Mitochondria have had a deep history through the evolution of eukaryotic cells. A primitive bacterium was engulfed by another free floating prokaryotic cell. Many think that this was originally how eukaryotic cells were formed and why mitochondria have their own DNA different from a their cells nucleus. Endosymbiotic theory has been used to understand the intricacies of Mitochondria and leaves many clues as to how their relationship with their cell affects its overall performance The mutually beneficial relationship between both has lasted for over two billion years by fueling the processes for everyday life.
Mitochondria are membrane-bound cell organelles which generate majority of the chemical energy needed to power a cell’s biochemical reactions. Chemical energy produced by the mitochondria is stored in a small molecule called adenosine triphosphate or ATP. This is only one of the many essential jobs mitochondrion hold as an organelles in our cells.
Since mitochondria have their own set of DNA different from their cells, it makes it both a critical element of our cells and a potential source of problems. Mitochondrial DNA can harbor mutations similarly to ones in our nuclei. These can either be detrimental to their function powering our bodies or have little to no effect whatsoever. Age, stress and other factors may disrupt mitochondria’s many functions. On top of that, mitochondrial injury can release molecules that, due to their similarities to those made by bacteria, can be mistaken by our immune system as foreign invaders, triggering a harmful inflammatory response against our own cells.

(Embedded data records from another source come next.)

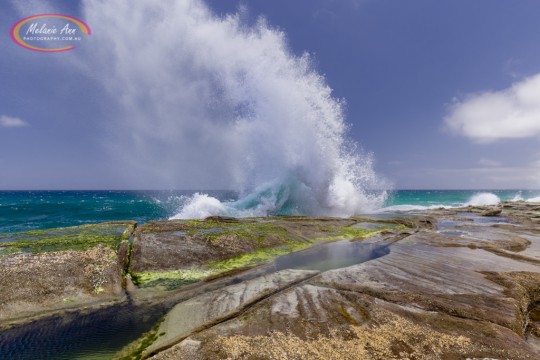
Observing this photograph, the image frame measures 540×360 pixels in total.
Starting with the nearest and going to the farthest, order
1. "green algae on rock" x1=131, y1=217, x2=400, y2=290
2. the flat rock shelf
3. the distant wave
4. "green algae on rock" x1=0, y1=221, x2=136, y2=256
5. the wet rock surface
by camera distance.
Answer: the wet rock surface
the flat rock shelf
"green algae on rock" x1=131, y1=217, x2=400, y2=290
"green algae on rock" x1=0, y1=221, x2=136, y2=256
the distant wave

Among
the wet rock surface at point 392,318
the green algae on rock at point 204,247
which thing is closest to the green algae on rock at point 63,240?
the green algae on rock at point 204,247

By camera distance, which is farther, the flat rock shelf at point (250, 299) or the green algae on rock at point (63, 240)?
the green algae on rock at point (63, 240)

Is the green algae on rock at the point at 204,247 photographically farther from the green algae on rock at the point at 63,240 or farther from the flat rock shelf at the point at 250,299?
the green algae on rock at the point at 63,240

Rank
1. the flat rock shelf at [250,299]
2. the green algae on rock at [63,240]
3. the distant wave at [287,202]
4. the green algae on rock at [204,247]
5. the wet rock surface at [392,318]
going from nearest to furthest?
the wet rock surface at [392,318], the flat rock shelf at [250,299], the green algae on rock at [204,247], the green algae on rock at [63,240], the distant wave at [287,202]

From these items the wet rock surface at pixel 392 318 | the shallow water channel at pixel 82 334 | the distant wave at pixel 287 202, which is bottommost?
the shallow water channel at pixel 82 334

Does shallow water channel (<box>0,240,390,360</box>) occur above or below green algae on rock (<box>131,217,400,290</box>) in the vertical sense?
below

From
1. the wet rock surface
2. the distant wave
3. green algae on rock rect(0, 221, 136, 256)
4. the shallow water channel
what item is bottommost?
the shallow water channel

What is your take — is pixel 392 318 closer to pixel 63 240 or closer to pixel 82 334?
pixel 82 334

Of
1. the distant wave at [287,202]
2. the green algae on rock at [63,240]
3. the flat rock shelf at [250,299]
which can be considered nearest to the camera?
the flat rock shelf at [250,299]

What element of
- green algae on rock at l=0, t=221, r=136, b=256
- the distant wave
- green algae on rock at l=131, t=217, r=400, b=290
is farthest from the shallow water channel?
→ the distant wave

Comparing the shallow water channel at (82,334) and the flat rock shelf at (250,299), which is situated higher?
the flat rock shelf at (250,299)

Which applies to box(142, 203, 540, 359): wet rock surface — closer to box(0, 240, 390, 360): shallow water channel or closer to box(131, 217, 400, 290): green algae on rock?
box(0, 240, 390, 360): shallow water channel

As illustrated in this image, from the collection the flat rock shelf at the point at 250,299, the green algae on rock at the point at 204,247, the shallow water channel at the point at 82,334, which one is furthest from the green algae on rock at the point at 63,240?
the shallow water channel at the point at 82,334

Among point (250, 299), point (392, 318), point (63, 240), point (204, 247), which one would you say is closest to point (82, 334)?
point (250, 299)
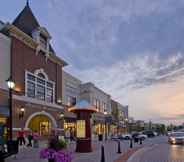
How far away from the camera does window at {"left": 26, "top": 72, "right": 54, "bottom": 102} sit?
138ft

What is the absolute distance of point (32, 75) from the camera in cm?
4275

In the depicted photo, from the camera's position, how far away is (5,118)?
36.1m

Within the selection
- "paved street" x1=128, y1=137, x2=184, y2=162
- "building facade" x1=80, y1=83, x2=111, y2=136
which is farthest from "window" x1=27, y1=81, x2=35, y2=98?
"building facade" x1=80, y1=83, x2=111, y2=136

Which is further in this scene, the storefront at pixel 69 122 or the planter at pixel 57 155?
the storefront at pixel 69 122

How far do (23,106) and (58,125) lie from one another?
11120mm

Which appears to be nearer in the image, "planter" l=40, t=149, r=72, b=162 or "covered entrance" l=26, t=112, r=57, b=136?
"planter" l=40, t=149, r=72, b=162

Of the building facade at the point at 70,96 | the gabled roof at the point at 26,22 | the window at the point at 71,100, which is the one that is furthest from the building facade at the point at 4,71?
the window at the point at 71,100

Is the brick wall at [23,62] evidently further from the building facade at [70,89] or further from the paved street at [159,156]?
the paved street at [159,156]

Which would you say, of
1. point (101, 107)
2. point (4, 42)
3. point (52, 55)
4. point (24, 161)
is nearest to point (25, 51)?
point (4, 42)

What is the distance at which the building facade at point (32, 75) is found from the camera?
125 feet

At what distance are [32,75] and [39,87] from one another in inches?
109

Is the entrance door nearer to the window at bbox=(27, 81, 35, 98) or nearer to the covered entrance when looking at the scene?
the covered entrance

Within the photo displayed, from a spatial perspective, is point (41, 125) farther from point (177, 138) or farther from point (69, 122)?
point (177, 138)

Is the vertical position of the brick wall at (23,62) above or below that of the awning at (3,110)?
above
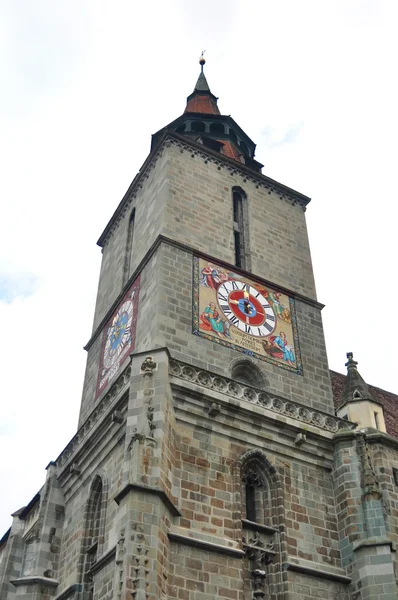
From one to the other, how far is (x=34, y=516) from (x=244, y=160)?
13.6 metres

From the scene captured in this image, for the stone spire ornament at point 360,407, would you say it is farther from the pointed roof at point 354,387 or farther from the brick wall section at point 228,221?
the brick wall section at point 228,221

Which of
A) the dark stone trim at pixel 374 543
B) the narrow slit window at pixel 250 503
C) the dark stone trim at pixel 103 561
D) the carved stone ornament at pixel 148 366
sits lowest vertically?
the dark stone trim at pixel 103 561

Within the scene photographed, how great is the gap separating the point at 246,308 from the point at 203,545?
23.3 feet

One of our most important organs, the brain, needs mitochondria the most for its power driven functions. “The more energetically demanding a cell is, the more mitochondria they have, and the more critical that mitochondria health is — so there’s more potential for things to go wrong,” says Andrew Moehlman, postdoctoral researcher who studies neurodegeneration at the US National Institute of Neurological Disorders and Stroke (NINDS). Some estimates assume that each neuron can have up to two million mitochondria meanwhile there are eighty-six billion neurons in our brain.

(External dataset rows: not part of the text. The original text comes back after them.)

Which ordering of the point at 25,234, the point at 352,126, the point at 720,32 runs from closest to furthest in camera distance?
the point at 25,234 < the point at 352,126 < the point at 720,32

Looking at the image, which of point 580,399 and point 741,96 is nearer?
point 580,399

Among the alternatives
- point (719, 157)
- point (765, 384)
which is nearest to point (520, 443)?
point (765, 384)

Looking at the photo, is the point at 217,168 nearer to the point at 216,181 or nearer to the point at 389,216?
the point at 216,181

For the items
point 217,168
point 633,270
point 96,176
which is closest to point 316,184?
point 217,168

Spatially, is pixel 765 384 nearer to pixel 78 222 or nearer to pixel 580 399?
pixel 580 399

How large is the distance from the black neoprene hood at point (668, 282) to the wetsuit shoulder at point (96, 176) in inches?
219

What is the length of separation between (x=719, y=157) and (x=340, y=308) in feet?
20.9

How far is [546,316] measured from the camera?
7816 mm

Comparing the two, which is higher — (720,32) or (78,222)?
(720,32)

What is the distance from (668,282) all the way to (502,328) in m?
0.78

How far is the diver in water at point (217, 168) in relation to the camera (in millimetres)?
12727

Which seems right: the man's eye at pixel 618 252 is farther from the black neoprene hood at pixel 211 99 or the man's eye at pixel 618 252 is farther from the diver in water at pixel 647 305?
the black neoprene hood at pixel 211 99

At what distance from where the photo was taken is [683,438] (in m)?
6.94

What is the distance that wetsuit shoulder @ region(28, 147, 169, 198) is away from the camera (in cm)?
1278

Researchers have then linked dozens of disorders to alterations in mitochondrial DNA and nuclear DNA related to mitochondrial function. The majority of these are either neurological in nature or have some effect on the brain because of how dominant mitochondria is in the brain. According to Douglas Wallace, a doctoral student at Yale University, despite making up only 2 percent of a human’s body weight, the brain uses roughly a fifth of the body’s energy. These small reductions in mitochondrial function can have large effects on the brain, Wallace explains.
ATP gives us the energy we need for our body to function as we learned through our cellular respiration unit. Without this form of energy, our body simply cannot function which is why mitochondria play a key role in brain function. Mutations which affect the flow of ATP synthase seem most detrimental to cell function and as we know is where ADP and a Phosphorus join together to create ATP. Mitochondria’s own set of DNA makes it difficult to pinpoint a mutation and leaves animals vulnerable to neurological disorders.